Daily Disconnect

I have had my Mikrotik 750G router installed for a a couple days and so far it is working really well. I have two DSL connections bonded through it and then it connects into my Pix firewall. I had a Cisco where it was before and the Mikrotik is working much better. I have a Blackberry enterprise server on my network behind the Pix and a Microsoft Exchange server. It seems that every day, sometime around 3:00 a.m. the Mikrotik stops allowing outgoing traffic properly. When I get up in the morning I won’t have any messages on my Blackberry past 2:35 or 2:45. The strange thing is that mail is still going to my Exchange server so I know the connection is working. If I start a continuous ping to a host on the internet, several packets are lost, usually about 50% or more.

Doing a system reboot from the Mikrotik gets the connection working again although the ping times are much higher than normal. I think a full power off of the system with the plug fixes that. I also have a free account with Pathview Cloud that basically monitors my internet uptime and performance and sends me an e-mail if the internet is down, that is how I knew the Cisco kept loosing connection.
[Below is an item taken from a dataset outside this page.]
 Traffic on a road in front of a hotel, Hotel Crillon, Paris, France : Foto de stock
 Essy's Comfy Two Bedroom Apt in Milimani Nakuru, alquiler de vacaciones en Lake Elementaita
When I have these problems with the Mikrotik, I never get any of these alerts, even if I reboot it, presumably because the reboot is so quick.

Has anyone run into problems like this or know why it might be happening?

Thank you very much

Neal

I had these problems with a customer last year. He was accusing the Mikrotik unit of malfunctioning, and hired me to replace it. It was not the MT router. The ISP connection was faulty. I was losing 33% of ping packets to the unit from an external source. Internally, it was fine. The owner called his ISP, they sent a tech out, and he replaced the bad CAT5 connector on their equipment, and now all is well.

How does the log look after one of these episodes? Is it showing a reboot or anything? That was my giveaway. The log on the suspect unit showed the router had not been down at all, just the connection.

That makes sense, thanks I don’t suspect the router is bad since everything else seems to work fine. I assume that one of the DSL lines is probably going down temporarily. The strange thing to me is that when this or whatever else happens the connection seems to stay up since I still have traffic coming in since I am getting e-mails and some traffic must be going out since I don’t get any alerts from Pathview. With the old router if I even lost my connection for a minute I would get alerts.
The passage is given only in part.